In diesem Fall ist das halt daneben, sorry. Weil, wie von Ergon geschrieben, der Herren-Sattel halt später herauskam. Da jetzt direkt Sexismus zu unterstellen hat nichts mehr mit Kritik zu tun.


----------



## Ergon_Bike (21. Mai 2019)

"Sexistisch" nicht...eher nicht stringent, @IndianaWalross .  

Aber genau wie @schmitr3 richtig erwähnt hat, ist der SM Men unsere neuste Entwicklung und vor diesem Hintergrund sind alle vorangehenden Modelle entsprechend ohne Topeak QuickClick Adapter/Funktion. Verständlich dürfte sein, dass ein kleiner Hersteller wie wir nicht parallel alle Produktionsschienen umstellen kann, was jedesmal ein neues Werkzeug/eine neue Form bedeutet etc. pp.. Dies ist mit hohen Kosten verbunden, die irgendwie abgefedert werden müssen. Genauere Interna werde ich hier aber nicht zum Besten geben und ich hoffe diese Erläuterung reicht.
Wir versuchen im Laufe/Zuge der Weiterentwicklung diesen Punkt mit einfließen zu lassen. 



IndianaWalross schrieb:


> Klar kann man jedwede Kritik auch im Keim ersticken und nur Lobeshymnen zulassen, wirft dann aber kein gutes Licht auf denjenigen welchen...

_Extrahierte Daten_:
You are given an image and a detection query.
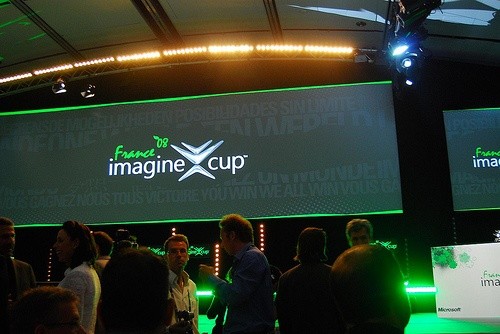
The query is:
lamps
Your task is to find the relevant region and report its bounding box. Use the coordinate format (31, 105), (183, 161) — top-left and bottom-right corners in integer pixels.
(53, 75), (68, 94)
(80, 77), (97, 98)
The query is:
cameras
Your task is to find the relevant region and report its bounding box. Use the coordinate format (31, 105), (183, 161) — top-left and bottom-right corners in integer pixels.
(177, 310), (194, 331)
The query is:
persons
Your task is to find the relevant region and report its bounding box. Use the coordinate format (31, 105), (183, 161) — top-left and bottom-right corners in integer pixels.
(0, 216), (36, 334)
(163, 234), (200, 334)
(97, 244), (174, 334)
(276, 228), (349, 334)
(89, 230), (114, 277)
(332, 243), (412, 334)
(11, 285), (87, 334)
(345, 219), (374, 246)
(54, 220), (102, 334)
(198, 214), (275, 334)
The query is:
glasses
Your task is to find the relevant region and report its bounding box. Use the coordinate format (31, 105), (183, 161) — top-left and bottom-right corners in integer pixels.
(47, 320), (84, 328)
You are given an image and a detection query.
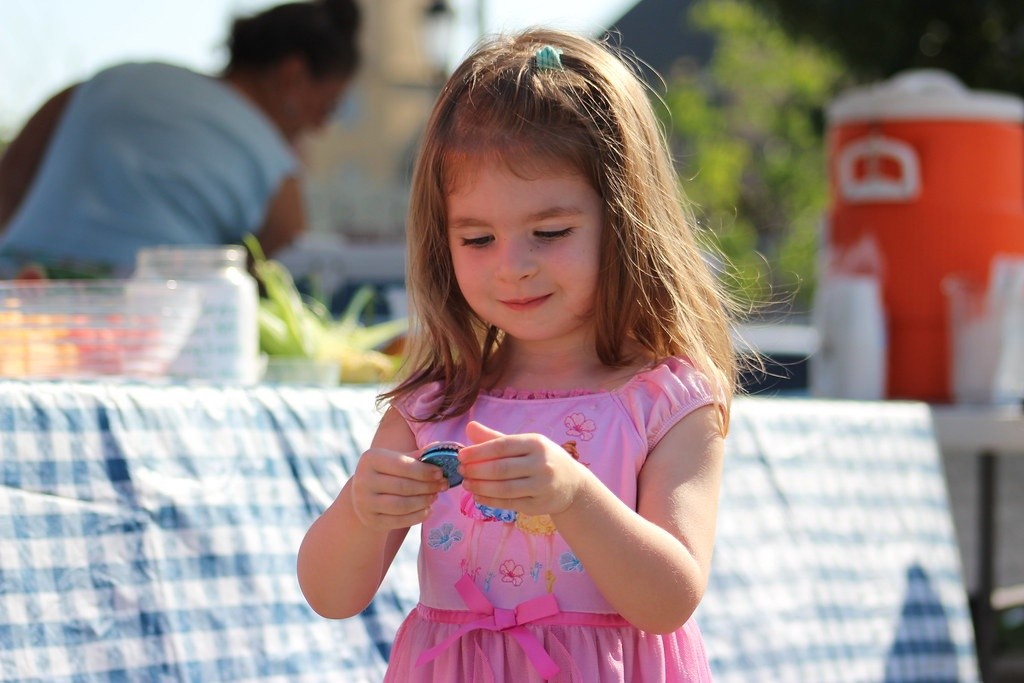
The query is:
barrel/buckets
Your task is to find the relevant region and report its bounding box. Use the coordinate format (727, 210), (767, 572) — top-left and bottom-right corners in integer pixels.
(824, 72), (1024, 400)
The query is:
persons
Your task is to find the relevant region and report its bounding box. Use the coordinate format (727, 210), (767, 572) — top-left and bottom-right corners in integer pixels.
(297, 30), (734, 683)
(0, 0), (365, 282)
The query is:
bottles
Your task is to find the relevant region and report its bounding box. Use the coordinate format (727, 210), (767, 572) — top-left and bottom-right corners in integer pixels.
(130, 246), (260, 385)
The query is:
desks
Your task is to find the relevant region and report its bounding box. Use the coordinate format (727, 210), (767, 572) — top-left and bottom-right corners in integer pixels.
(0, 382), (1024, 683)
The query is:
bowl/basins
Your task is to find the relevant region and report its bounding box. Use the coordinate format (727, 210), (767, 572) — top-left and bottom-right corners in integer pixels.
(0, 281), (199, 380)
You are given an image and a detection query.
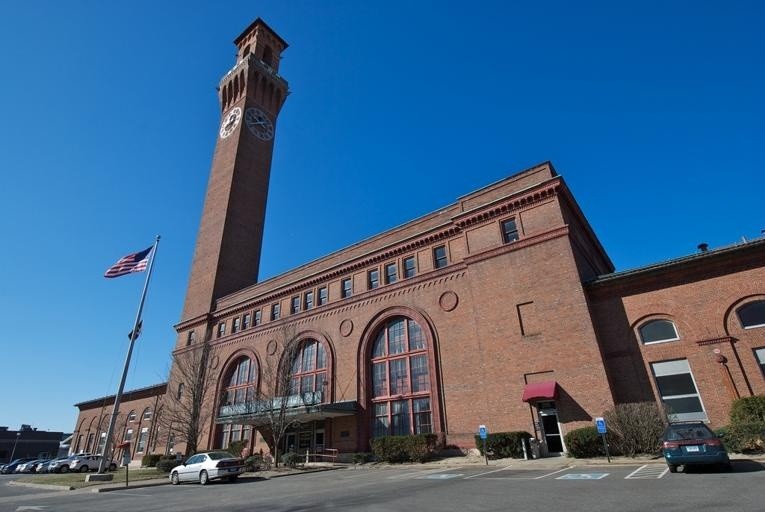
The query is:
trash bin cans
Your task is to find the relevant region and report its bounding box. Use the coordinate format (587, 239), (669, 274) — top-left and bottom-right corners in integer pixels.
(529, 437), (541, 459)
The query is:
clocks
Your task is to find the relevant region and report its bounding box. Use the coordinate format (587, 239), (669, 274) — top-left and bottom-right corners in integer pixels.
(244, 106), (275, 142)
(218, 106), (242, 139)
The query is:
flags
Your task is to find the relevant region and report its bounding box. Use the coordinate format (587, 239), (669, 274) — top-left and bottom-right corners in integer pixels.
(104, 243), (154, 279)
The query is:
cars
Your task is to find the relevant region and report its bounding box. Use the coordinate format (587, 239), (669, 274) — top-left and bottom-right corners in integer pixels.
(663, 420), (730, 473)
(0, 454), (117, 473)
(170, 451), (243, 484)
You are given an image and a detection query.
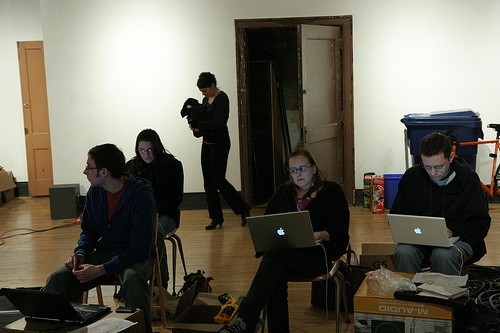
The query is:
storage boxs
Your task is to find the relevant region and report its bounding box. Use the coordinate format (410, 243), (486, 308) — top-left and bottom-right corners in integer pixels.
(358, 242), (398, 272)
(353, 272), (455, 333)
(0, 167), (16, 206)
(164, 304), (225, 333)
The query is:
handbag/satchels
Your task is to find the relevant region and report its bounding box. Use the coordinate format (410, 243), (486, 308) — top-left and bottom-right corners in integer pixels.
(150, 285), (178, 322)
(311, 250), (379, 312)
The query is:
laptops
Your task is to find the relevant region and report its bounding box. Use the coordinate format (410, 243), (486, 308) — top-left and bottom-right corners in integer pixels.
(0, 287), (111, 325)
(386, 214), (459, 248)
(245, 210), (324, 253)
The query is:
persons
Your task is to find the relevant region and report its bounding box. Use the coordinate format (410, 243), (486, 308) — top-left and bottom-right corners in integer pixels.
(190, 73), (251, 231)
(386, 131), (491, 278)
(219, 150), (350, 333)
(39, 129), (184, 333)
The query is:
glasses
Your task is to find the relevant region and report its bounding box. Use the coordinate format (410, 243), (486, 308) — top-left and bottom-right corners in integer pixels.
(286, 165), (313, 173)
(139, 148), (153, 153)
(420, 163), (444, 170)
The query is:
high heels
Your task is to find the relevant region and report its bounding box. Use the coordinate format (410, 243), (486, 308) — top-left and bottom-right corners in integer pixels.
(205, 217), (224, 230)
(241, 203), (252, 226)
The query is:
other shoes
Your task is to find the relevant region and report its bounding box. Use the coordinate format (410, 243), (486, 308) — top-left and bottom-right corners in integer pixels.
(219, 317), (256, 333)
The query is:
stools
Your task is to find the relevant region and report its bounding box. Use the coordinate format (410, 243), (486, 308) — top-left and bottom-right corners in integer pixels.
(163, 228), (188, 294)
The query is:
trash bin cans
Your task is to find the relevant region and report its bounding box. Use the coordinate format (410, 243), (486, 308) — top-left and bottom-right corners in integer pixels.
(401, 110), (484, 171)
(383, 174), (403, 209)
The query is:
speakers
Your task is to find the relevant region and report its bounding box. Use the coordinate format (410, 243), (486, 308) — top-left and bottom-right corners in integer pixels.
(49, 184), (79, 218)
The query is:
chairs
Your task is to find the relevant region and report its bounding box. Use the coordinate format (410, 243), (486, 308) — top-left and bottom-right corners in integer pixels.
(261, 232), (351, 333)
(82, 212), (167, 327)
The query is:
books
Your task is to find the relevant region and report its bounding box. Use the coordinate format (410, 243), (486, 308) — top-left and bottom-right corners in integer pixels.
(418, 281), (468, 299)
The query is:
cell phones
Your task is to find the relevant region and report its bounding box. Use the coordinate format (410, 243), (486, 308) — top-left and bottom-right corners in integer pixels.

_Herausforderung_: Kopiere bitte aus der Forendiskussion über den Sattel die Passage zwischen „In diesem Fall“ und „diese Erläuterung reicht.“ einschließlich, Wort für Wort.

_Lösung der Übung_:
In diesem Fall ist das halt daneben, sorry. Weil, wie von Ergon geschrieben, der Herren-Sattel halt später herauskam. Da jetzt direkt Sexismus zu unterstellen hat nichts mehr mit Kritik zu tun.


----------



## Ergon_Bike (21. Mai 2019)

"Sexistisch" nicht...eher nicht stringent, @IndianaWalross .  

Aber genau wie @schmitr3 richtig erwähnt hat, ist der SM Men unsere neuste Entwicklung und vor diesem Hintergrund sind alle vorangehenden Modelle entsprechend ohne Topeak QuickClick Adapter/Funktion. Verständlich dürfte sein, dass ein kleiner Hersteller wie wir nicht parallel alle Produktionsschienen umstellen kann, was jedesmal ein neues Werkzeug/eine neue Form bedeutet etc. pp.. Dies ist mit hohen Kosten verbunden, die irgendwie abgefedert werden müssen. Genauere Interna werde ich hier aber nicht zum Besten geben und ich hoffe diese Erläuterung reicht.